We fall back on our more primitive systems of defense—such as fight, flight, or freeze—only when we fail to find a sense of resonance and safety in these early connections. (Porges, 2007). We have built into us our personal security system that assesses, in the blink of an eye, whether or not the situations that we’re encountering are safe or in some way threatening (Porges, 2004). Neuroception, a term coined by Stephen Porges, former Director of the Brain-Body Center at the University of Illinois at Chicago, refers to a perceptual mind/body system that has evolved over time to enable humans and mammals to establish mutually nourishing bonds and/or to tell us when we might need to prepare for danger. It involves our innate ability to use intricate, meaning-laden, barely perceptible mind-body signals to establish bonds and communicate our needs and intentions. While many of these communications are conscious, still more occur beneath the level of our awareness in that part of us that is our animal self (Porges, 2007) and these interactions, both conscious and unconscious, form a foundation upon which further intimate interactions grow.
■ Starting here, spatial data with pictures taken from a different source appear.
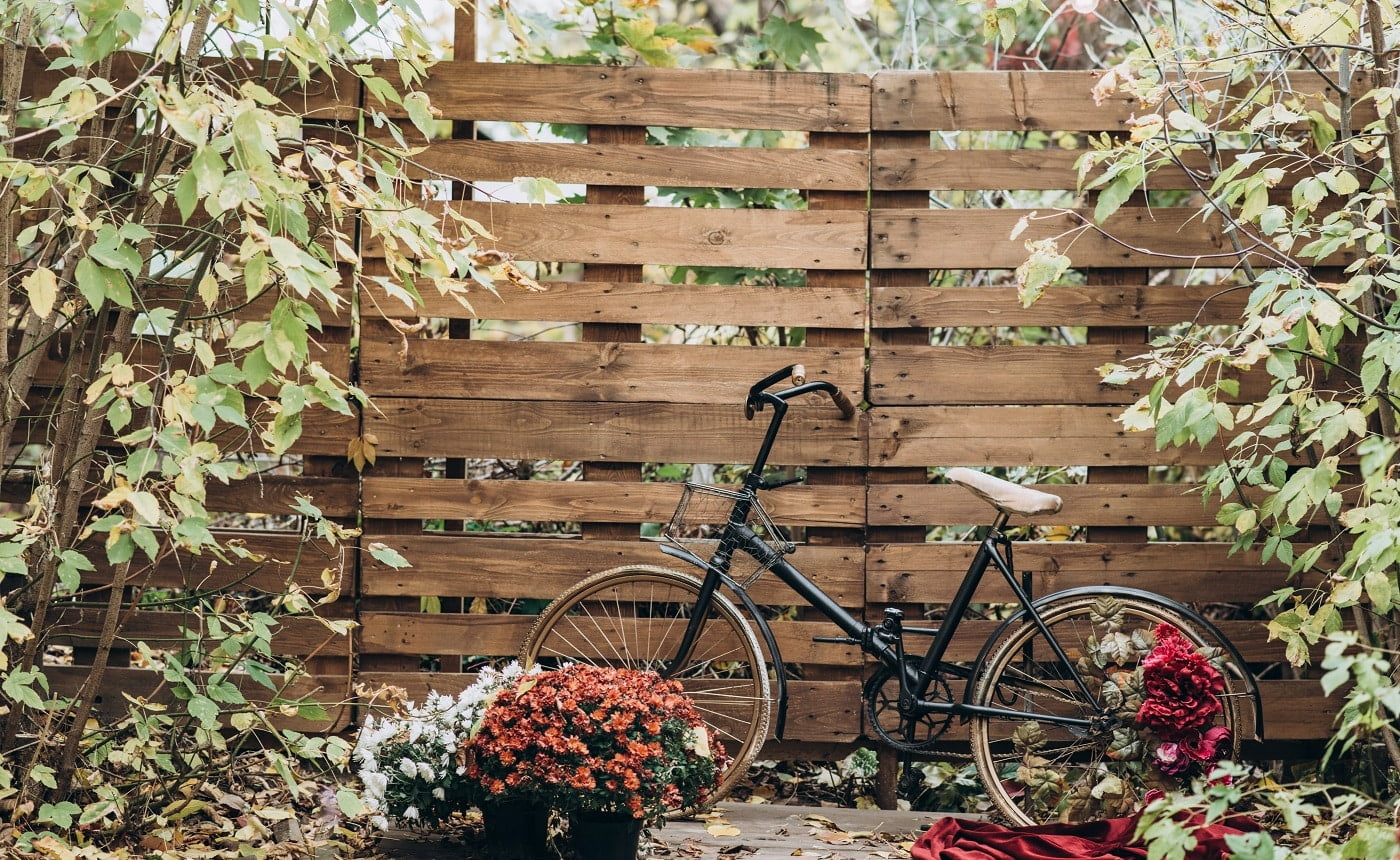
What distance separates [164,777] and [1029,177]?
11.2 feet

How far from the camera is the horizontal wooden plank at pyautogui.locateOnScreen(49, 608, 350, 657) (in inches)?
148

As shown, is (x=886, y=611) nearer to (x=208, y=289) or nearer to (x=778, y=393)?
(x=778, y=393)

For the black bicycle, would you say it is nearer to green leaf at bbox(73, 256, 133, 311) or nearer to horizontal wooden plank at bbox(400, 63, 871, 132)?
horizontal wooden plank at bbox(400, 63, 871, 132)

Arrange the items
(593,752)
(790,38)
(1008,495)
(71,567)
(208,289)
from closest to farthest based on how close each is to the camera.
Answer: (208,289) < (71,567) < (593,752) < (1008,495) < (790,38)

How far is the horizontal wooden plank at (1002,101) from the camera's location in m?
3.80

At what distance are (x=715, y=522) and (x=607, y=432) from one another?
1.63ft

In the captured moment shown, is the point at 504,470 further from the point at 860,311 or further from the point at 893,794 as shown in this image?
the point at 893,794

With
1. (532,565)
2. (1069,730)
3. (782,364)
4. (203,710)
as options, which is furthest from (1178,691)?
(203,710)

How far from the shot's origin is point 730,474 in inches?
174

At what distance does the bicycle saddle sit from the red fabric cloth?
95 centimetres

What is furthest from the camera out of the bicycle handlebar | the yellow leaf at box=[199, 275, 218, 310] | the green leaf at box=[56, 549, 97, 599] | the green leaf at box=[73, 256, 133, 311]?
the bicycle handlebar

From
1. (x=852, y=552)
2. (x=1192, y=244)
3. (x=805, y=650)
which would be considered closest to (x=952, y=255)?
(x=1192, y=244)

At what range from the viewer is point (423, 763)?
3148mm

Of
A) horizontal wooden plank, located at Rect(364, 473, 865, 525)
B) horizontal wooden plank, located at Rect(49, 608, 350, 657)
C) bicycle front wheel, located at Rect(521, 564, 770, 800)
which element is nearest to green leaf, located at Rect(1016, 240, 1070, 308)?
horizontal wooden plank, located at Rect(364, 473, 865, 525)
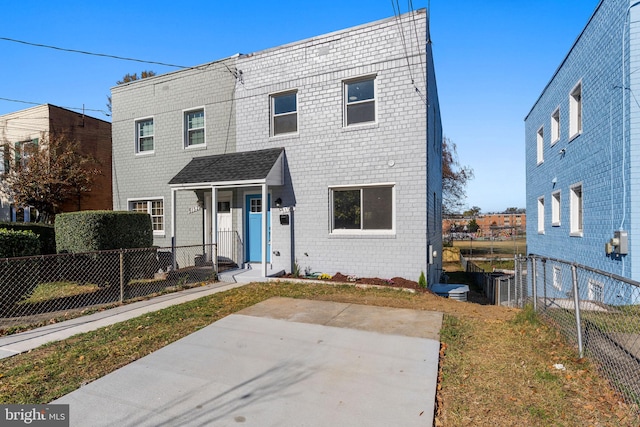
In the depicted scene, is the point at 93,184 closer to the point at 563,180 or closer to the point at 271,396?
the point at 271,396

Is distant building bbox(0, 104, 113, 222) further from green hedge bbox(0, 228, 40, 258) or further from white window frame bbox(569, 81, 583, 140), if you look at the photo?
white window frame bbox(569, 81, 583, 140)

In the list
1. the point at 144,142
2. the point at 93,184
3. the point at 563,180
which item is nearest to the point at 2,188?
the point at 93,184

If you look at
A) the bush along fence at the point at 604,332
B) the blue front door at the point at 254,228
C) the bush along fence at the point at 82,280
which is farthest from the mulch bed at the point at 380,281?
the bush along fence at the point at 82,280

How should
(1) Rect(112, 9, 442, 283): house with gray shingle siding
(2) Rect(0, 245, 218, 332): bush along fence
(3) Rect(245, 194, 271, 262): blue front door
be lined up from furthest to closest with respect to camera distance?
(3) Rect(245, 194, 271, 262): blue front door < (1) Rect(112, 9, 442, 283): house with gray shingle siding < (2) Rect(0, 245, 218, 332): bush along fence

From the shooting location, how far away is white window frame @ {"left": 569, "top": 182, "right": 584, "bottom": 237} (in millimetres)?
10773

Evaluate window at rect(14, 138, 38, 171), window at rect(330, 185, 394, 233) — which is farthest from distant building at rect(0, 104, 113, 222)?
window at rect(330, 185, 394, 233)

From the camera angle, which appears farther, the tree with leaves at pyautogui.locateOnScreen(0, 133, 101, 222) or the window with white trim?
the tree with leaves at pyautogui.locateOnScreen(0, 133, 101, 222)

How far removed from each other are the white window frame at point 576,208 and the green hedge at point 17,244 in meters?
13.6

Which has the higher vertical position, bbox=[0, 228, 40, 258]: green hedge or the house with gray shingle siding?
Result: the house with gray shingle siding

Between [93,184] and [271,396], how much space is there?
55.2 feet

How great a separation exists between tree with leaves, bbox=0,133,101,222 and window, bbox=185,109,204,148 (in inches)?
240

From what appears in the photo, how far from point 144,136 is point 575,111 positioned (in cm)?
1452

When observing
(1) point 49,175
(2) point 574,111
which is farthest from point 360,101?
(1) point 49,175

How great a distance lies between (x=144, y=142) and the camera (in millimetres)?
13742
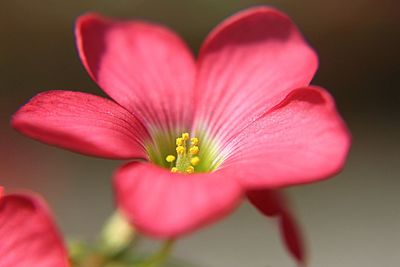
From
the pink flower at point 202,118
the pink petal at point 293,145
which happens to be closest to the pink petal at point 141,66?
the pink flower at point 202,118

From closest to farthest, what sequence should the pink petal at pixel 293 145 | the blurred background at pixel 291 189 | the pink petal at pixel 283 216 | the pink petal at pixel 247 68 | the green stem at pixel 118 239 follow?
the pink petal at pixel 293 145 → the pink petal at pixel 283 216 → the pink petal at pixel 247 68 → the green stem at pixel 118 239 → the blurred background at pixel 291 189

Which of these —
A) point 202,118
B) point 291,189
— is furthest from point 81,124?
point 291,189

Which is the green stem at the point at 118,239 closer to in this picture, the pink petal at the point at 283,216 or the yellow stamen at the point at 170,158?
the yellow stamen at the point at 170,158

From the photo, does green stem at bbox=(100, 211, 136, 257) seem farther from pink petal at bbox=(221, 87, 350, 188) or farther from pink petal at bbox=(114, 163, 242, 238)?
pink petal at bbox=(114, 163, 242, 238)

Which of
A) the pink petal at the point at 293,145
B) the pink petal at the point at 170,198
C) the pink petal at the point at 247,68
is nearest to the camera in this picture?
the pink petal at the point at 170,198

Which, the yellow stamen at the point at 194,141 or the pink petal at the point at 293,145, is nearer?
the pink petal at the point at 293,145

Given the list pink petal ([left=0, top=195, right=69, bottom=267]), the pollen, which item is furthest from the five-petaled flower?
the pollen

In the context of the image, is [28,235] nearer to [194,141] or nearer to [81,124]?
[81,124]
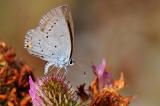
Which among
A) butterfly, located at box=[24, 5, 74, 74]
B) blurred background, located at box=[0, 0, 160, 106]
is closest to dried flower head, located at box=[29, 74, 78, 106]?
butterfly, located at box=[24, 5, 74, 74]

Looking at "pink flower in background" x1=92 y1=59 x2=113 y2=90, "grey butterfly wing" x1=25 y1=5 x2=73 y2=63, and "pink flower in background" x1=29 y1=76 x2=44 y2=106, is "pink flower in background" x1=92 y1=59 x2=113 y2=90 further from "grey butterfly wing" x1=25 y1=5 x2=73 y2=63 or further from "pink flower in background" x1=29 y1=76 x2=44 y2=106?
"pink flower in background" x1=29 y1=76 x2=44 y2=106

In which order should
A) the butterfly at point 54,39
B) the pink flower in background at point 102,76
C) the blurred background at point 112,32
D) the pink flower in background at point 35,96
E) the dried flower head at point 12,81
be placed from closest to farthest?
1. the pink flower in background at point 35,96
2. the butterfly at point 54,39
3. the dried flower head at point 12,81
4. the pink flower in background at point 102,76
5. the blurred background at point 112,32

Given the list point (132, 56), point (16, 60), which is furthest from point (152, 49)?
point (16, 60)

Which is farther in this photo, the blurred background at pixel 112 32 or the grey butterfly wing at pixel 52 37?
the blurred background at pixel 112 32

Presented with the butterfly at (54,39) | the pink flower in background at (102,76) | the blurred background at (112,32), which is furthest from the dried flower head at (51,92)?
the blurred background at (112,32)

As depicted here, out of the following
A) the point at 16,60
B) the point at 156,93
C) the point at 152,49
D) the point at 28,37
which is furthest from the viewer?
the point at 152,49

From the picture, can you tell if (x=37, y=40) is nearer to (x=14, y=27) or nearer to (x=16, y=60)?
(x=16, y=60)

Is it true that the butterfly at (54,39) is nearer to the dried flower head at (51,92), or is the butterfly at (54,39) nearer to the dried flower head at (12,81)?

According to Porges (2004), our neuroception tells us if we can relax and be ourselves or if we need to self protect. If the signals that we’re picking up from others are cold, dismissive, or threatening, that neuroceptive system, which is part of how we process relational trauma, sets off an inner alarm that is followed by a cascade of mind-body responses honed by eons of evolution to keep us from being harmed. In trauma engendering interactions, “people are not able to use their interactions to regulate their physiological states in relationship . . . they are not getting anything back from the other person that can help them to remain calm and regulated. Quite the opposite, the other person’s behavior is making them go into a scared, braced-for-danger state. Their physiology is being up-regulated into a fight/flight mode,” says Porges. This kind of failure to successfully engage and create a sense of safety and cooperation can be experienced as traumatic by a helpless and vulnerable child.
Relational trauma can occur at very subtle levels of engagement or a lack there of, as well as in its more obvious forms of living with abuse, neglect, illness, or addiction. And this mind-body system sets off the same kinds of alerts whether we’re facing the proverbial sabor-toothed tiger in the pine forest or a “sabor-toothed” parent, older sibling or spouse in our living room or bedroom.
Trauma in the home and in our early experiences has a lasting impact. When those we rely on for our basic needs of trust, empathy, and dependency become abusive or neglectful, it constitutes a double whammy. Not only are we being hurt or dismissed, but the very people we’d go to in order to restore our sense of calm and connectional the ones causing it. Our neuroceptive system is up regulating and bracing for danger with the very people we wish to run to for safety. “Trauma impels people both to withdraw from close relationships and to seek them desperately (Herman, 1997). The profound disruption in basic trust, the common feelings of shame, guilt, and inferiority, and the need to avoid reminders of the trauma that might be found in social life, all foster withdrawal from close relationships. But the terror of the traumatic event intensifies the need for protective attachments; therefore, the traumatized person frequently alternates between isolation and anxious clinging to others”, says Judith Lewis Herman in her book Trauma and Recovery.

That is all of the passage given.